かかとの骨が内側方向に傾くと回内足(over pronation)、かかとの骨がが外側に傾くと回外足(spination)といいます。
かかとが傾いた状態は積み木の最下段が傾いているのと同じです。バランスをとろうとして他の部分に負担がかかり、外反母趾・変形性膝関節症・O脚・X脚・腰痛・肩こりなど、影響が出ます。

足部

かかとの骨が内側にかたむくと”回内足(扁平足)”

回内足
かかとの骨が内側に傾き、足の裏が外側を向く

回内足(over pronation)とは、「かかとの骨が内側に傾いて、足の裏が外側を向いた状態」です。

・日本人の70%以上が回内足と言われている

・X脚になりやすい

・足首内側の靭帯を傷める「外反捻挫」を起こしやすい

・内側に荷重がかかりやすいので、偏平足・外反母趾・内反小趾・変形性膝関節症・変形性股関節症・反り腰につながる

回内足対策には硬めのインソールがおすすめ

回内足の原因は多岐に渡ります。身体の使い方を直そうにも広範囲をケアすることになってしまい、ストレッチやトレーニングで修正させることが難しいのが現状です。おそらく検索しても対処法は出てきません。
そこで、専用インソールで補正するのがおすすめです。

 「回内足用インソール」を検索すると、候補がたくさん出てきてどれを選ぶべきかの判断に困ると思います。「クッション性重視」「パットでアーチを支える」タイプなどがありますが、回内足におすすめなのは「硬め」のインソールです。

インソール装着時
かかとがヒールカップにぴったり収まるサイズを選ぶ

硬めのインソールをおすすめする理由

硬めのインソールは、本来備わっている「バネ機能を使う」ことを目的としているため、足裏のアーチに関連する筋力が強化されます。筋力が上がりバネ機能をうまく使えるようになると根本的な修正になります。

一方、クッション性重視のインソールは、衝撃吸収性は高いもののバネが機能しなくなり、疲労してくるとアーチを維持できなくなります。
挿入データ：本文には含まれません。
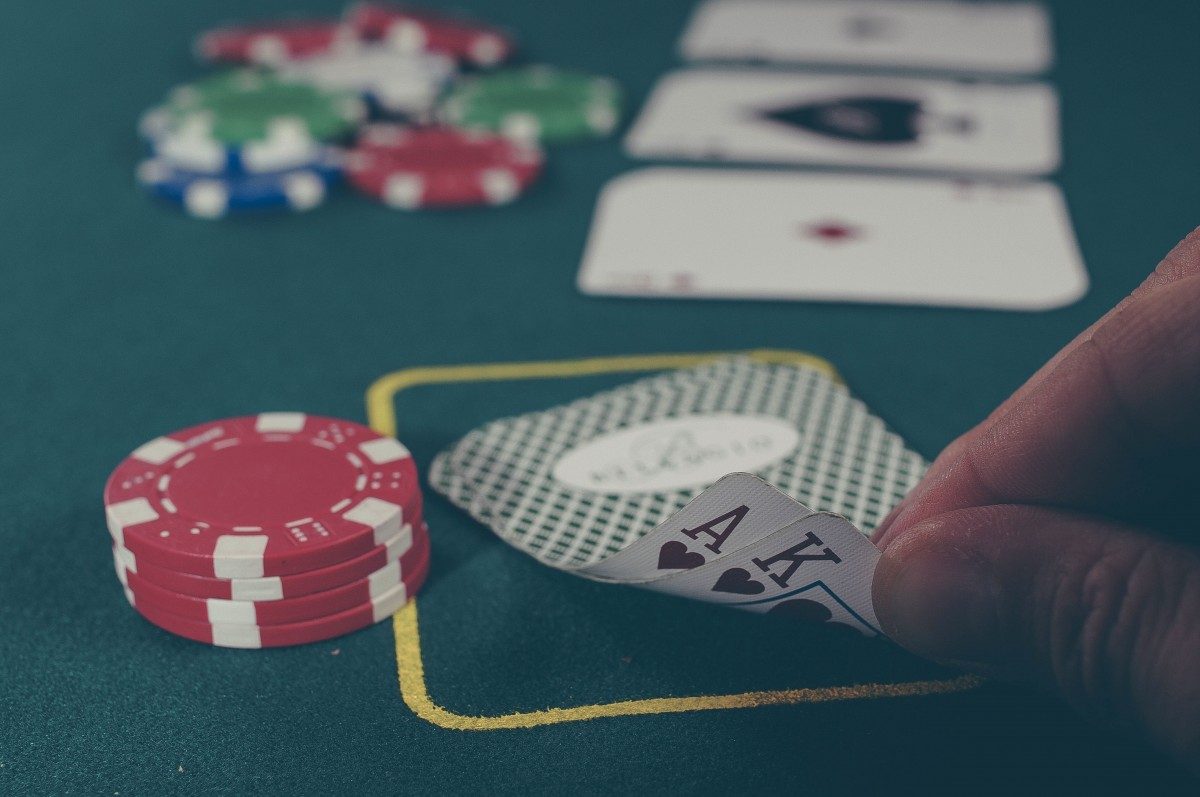 Le poker ressemble à la bourse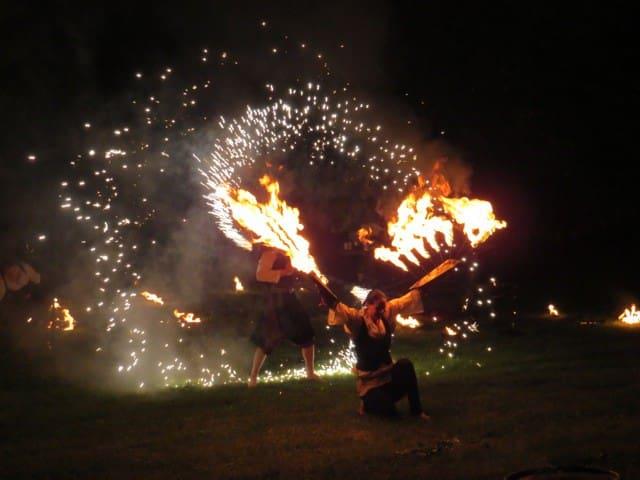 Feuerzauber bei einem Burgfest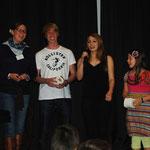 Jugendliche aus St. Markus singen ein lustiges Lied.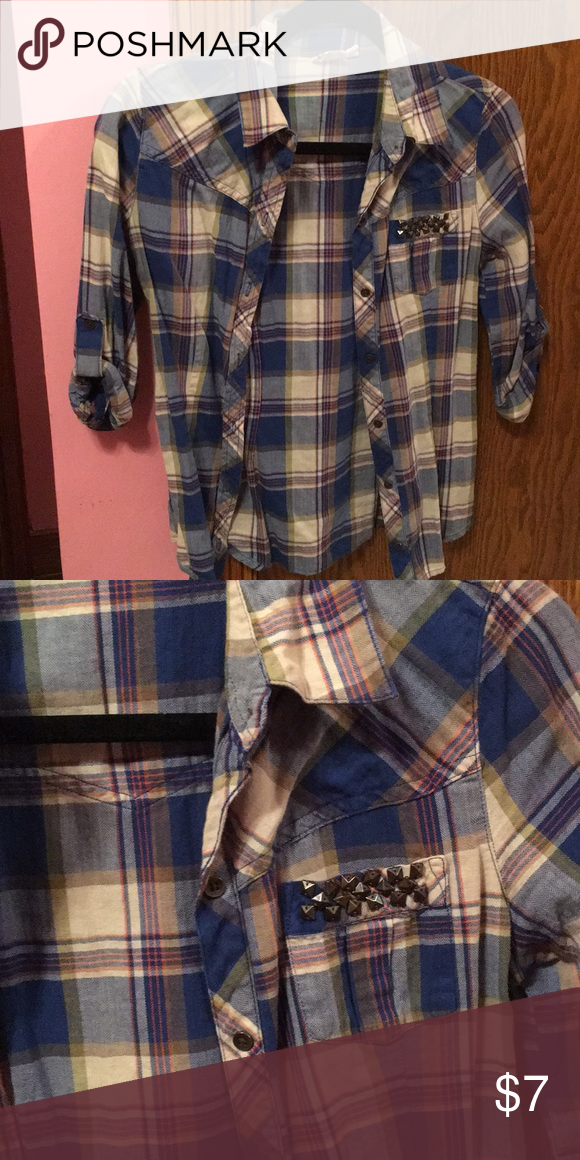 6bf2c3568047 Flannel half sleeve Blue and cream colored shirt Mudd Tops Button Down  Shirts
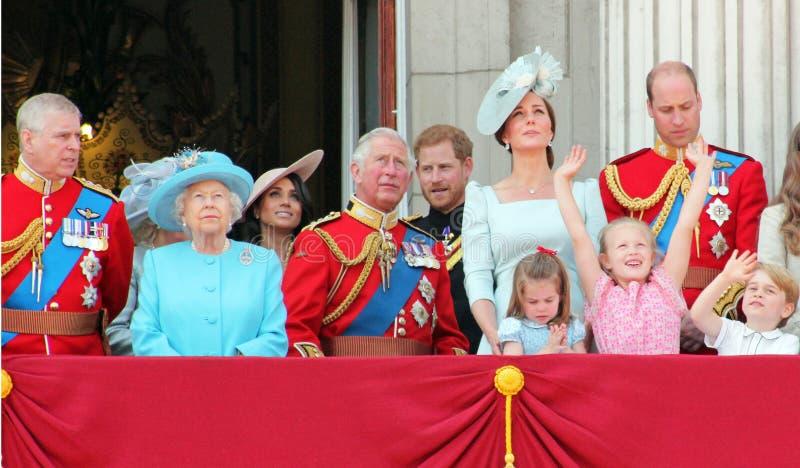 Βασίλισσα Elizabeth, Λονδίνο, UK, στις 9 Ιουνίου 2018 - Meghan Markle, Princ στοκ εικόνα με δικαίωμα ελεύθερης χρήσης
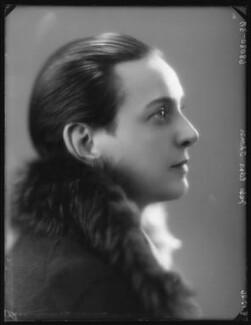 Edna Thomas, by Bassano Ltd - NPG x123743
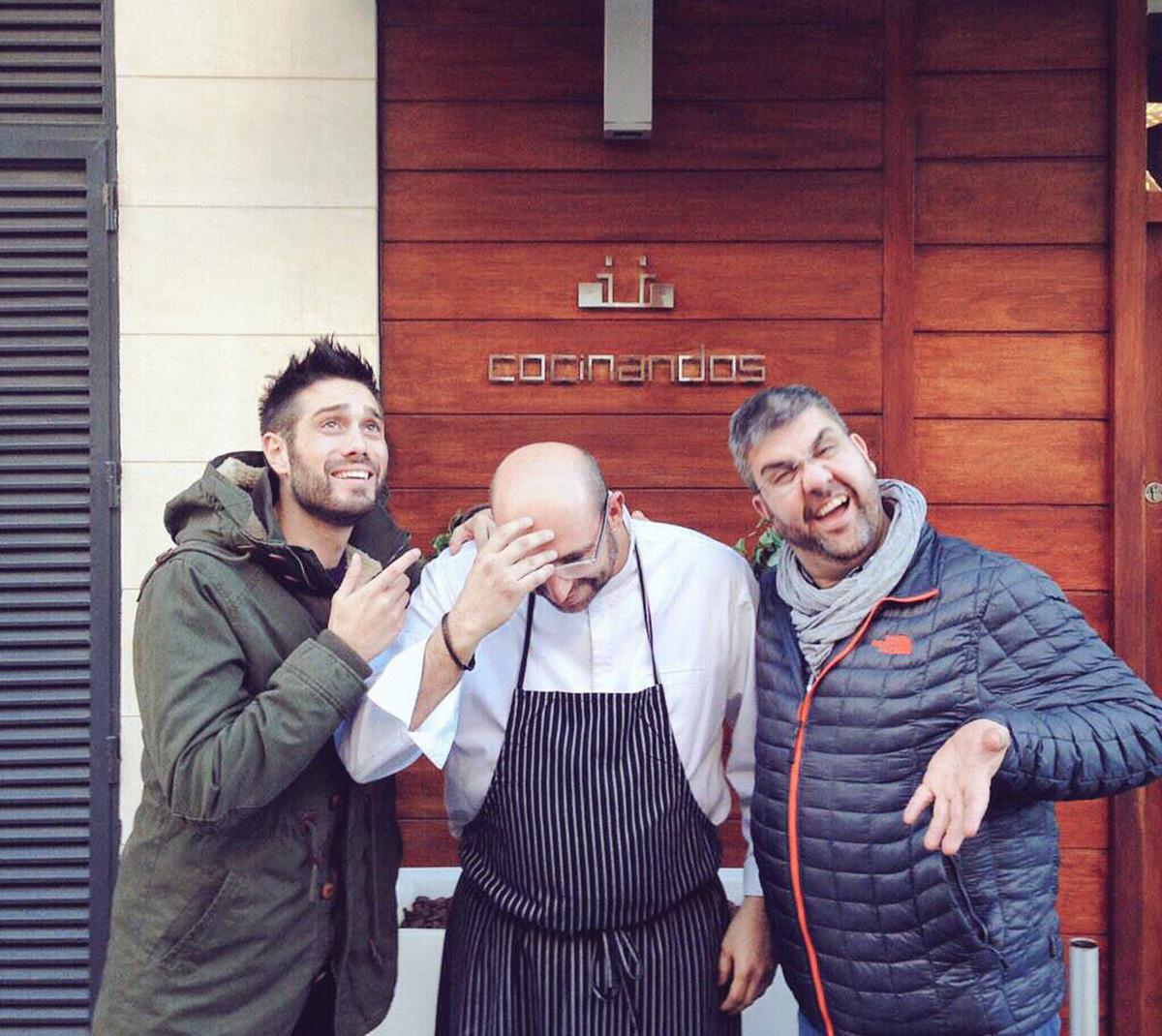 Dani Martínez con Florentino Fernández y el chef de 'Cocinandos',  Juanjo Pérez. Foto: Cedida por Dani Martínez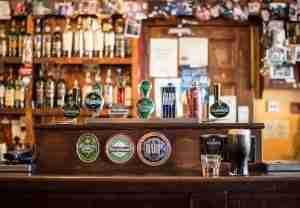 對英文沒自信想找練英文的工作嗎?就從愛爾蘭咖啡廳、酒吧開始找吧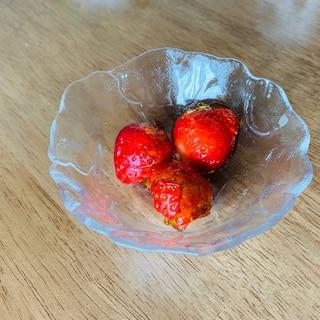 【いちご飴】いちごと飴のコラボ。甘酸っぱくー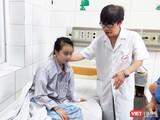 PGS. TS. Bùi Vũ Huy thăm hỏi tình hình bệnh nhi bị viêm não đang điều trị tại Khoa Nhi, Bệnh viện Bệnh Nhiệt đới Trung ương. Ảnh: Minh Thúy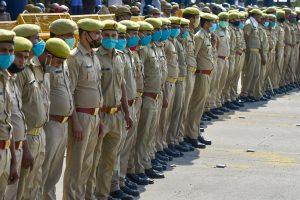 दिल्ली-नोएडा सीमा पर तैनात पुलिस. (फोटो: पीटीआई)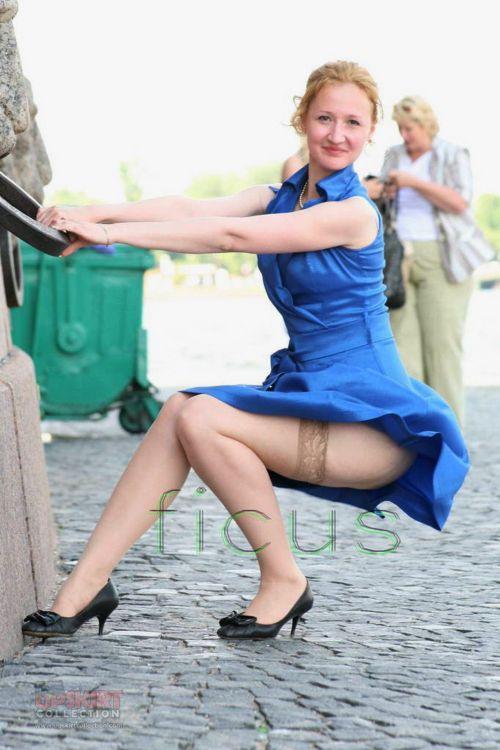 前から限定!外国人のスカートが風で舞い上がるパンチラエロ画像 26枚 No.17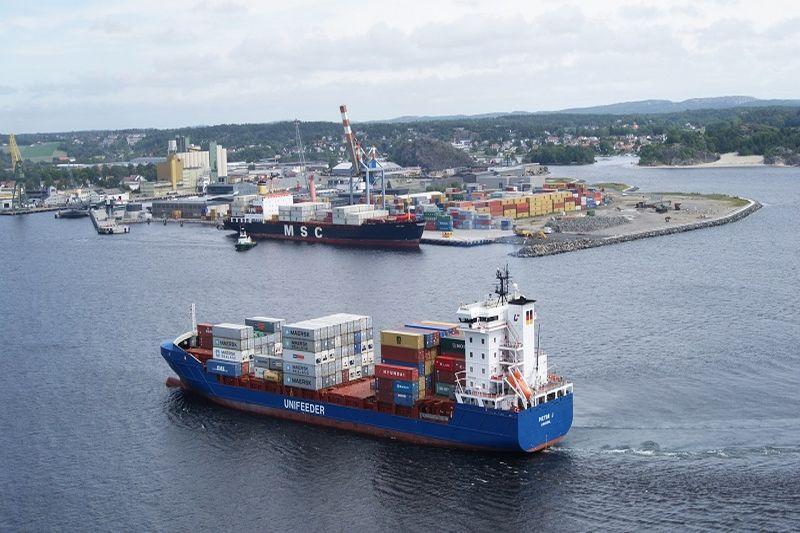 """""""Unifeeder"""" linijose bus daugiau laivų"""
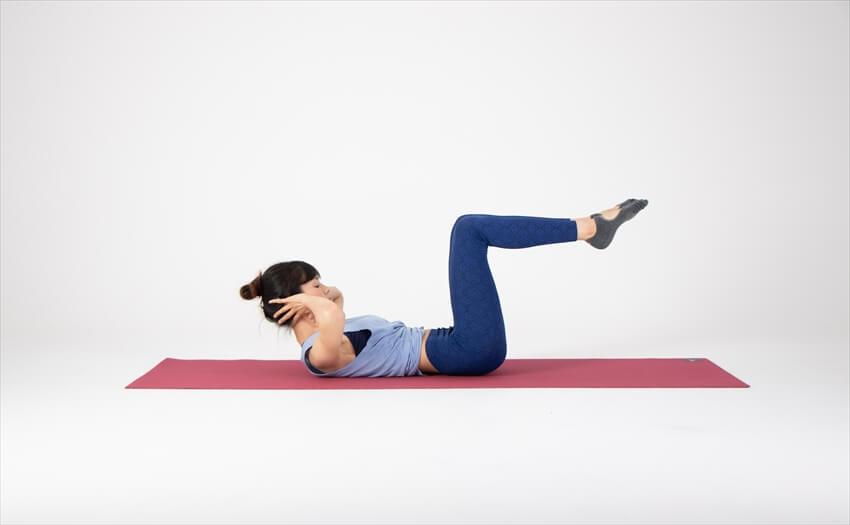 スロトレなら5回でOK!腹筋運動の定番「クランチ」(1)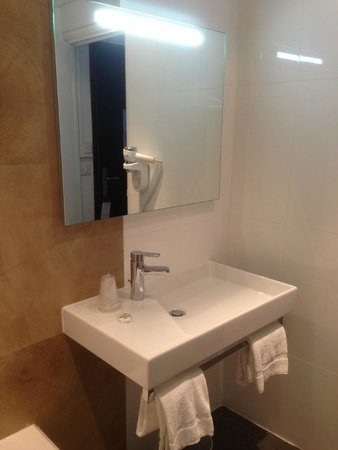 Hotel San Carlu Citadelle: Salle de bain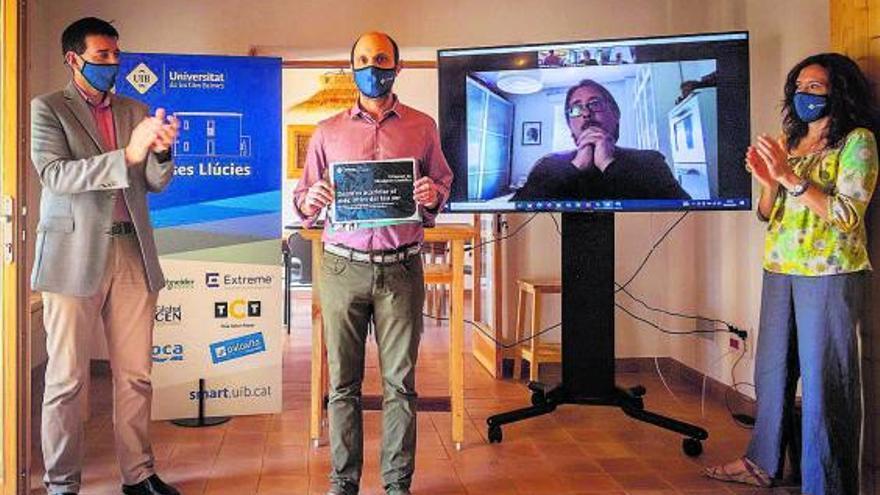 Cuatro físicos ganan un premio de divulgación científica en la UIB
砂の上を歩くといつもより疲れるのと同じです。

アメリカ式インソールとドイツ式インソール

アメリカ式は「機能のサポート」
足裏のアーチの役割である「バネ機能のサポート」に重点を置いたインソールがアメリカ式で、インソール自体が硬いという特徴があります。

ドイツ式は「形状のサポート+疲労軽減」
パッドでアーチ全体を支える「形状サポート」インソールはドイツ式と言われ、土踏まずの形状を修正する効果と足裏の疲労軽減効果があります。しかし、着地の際に土踏まずの沈みこみが起きないため、バネの役割が機能しません。インソール自体にクッション性があり、日本ではドイツ式が代表的です。

アメリカ式ドイツ式
バネ機能
クッション性
日本での普及率

回内足対策としては足裏のアーチ機能を働かせられるという理由で、インソールは「硬め」がおすすめです。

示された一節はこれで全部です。